■ Stated problem
Format the material as a Markdown table with the columns Row and Line, starting at the line that contains "What item of" and running through the end of the material, both ends included. Leave out blank lines.

■ Spatial questions about scenes
***
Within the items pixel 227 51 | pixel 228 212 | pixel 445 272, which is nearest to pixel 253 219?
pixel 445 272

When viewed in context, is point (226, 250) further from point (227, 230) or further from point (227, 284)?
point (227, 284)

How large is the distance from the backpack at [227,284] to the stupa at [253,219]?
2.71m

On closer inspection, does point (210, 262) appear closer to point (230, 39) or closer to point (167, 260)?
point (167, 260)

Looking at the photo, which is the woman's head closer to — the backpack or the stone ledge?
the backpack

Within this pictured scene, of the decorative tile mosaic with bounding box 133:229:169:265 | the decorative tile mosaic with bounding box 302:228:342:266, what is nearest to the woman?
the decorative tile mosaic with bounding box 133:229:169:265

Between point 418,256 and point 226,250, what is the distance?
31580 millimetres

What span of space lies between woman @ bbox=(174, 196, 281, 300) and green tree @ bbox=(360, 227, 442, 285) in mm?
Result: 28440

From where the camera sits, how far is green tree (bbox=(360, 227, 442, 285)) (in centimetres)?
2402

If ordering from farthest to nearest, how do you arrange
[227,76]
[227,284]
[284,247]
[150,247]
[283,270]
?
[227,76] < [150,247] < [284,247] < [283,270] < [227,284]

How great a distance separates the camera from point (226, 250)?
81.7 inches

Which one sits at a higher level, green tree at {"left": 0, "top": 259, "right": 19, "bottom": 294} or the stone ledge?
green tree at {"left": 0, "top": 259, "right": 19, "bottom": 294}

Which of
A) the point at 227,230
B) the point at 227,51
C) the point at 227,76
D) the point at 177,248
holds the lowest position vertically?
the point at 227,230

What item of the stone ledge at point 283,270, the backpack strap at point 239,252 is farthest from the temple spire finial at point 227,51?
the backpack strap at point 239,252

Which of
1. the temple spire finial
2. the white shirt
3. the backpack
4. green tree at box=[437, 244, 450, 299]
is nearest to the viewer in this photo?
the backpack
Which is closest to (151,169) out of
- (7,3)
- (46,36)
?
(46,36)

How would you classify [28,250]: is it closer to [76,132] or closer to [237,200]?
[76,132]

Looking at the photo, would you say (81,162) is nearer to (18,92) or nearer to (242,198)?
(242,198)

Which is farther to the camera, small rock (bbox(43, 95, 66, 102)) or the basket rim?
***
■ Output for this exercise
| Row | Line |
|---|---|
| 1 | What item of the stone ledge at point 283,270, the backpack strap at point 239,252 is farthest from the temple spire finial at point 227,51? |
| 2 | the backpack strap at point 239,252 |
| 3 | Which of |
| 4 | 1. the temple spire finial |
| 5 | 2. the white shirt |
| 6 | 3. the backpack |
| 7 | 4. green tree at box=[437, 244, 450, 299] |
| 8 | is nearest to the viewer in this photo? |
| 9 | the backpack |
| 10 | Which is closest to (151,169) out of |
| 11 | - (7,3) |
| 12 | - (46,36) |
| 13 | ? |
| 14 | (46,36) |
| 15 | How would you classify [28,250]: is it closer to [76,132] or closer to [237,200]? |
| 16 | [76,132] |
| 17 | Looking at the photo, would you say (81,162) is nearer to (18,92) or nearer to (242,198)? |
| 18 | (242,198) |
| 19 | Which is farther to the camera, small rock (bbox(43, 95, 66, 102)) or the basket rim? |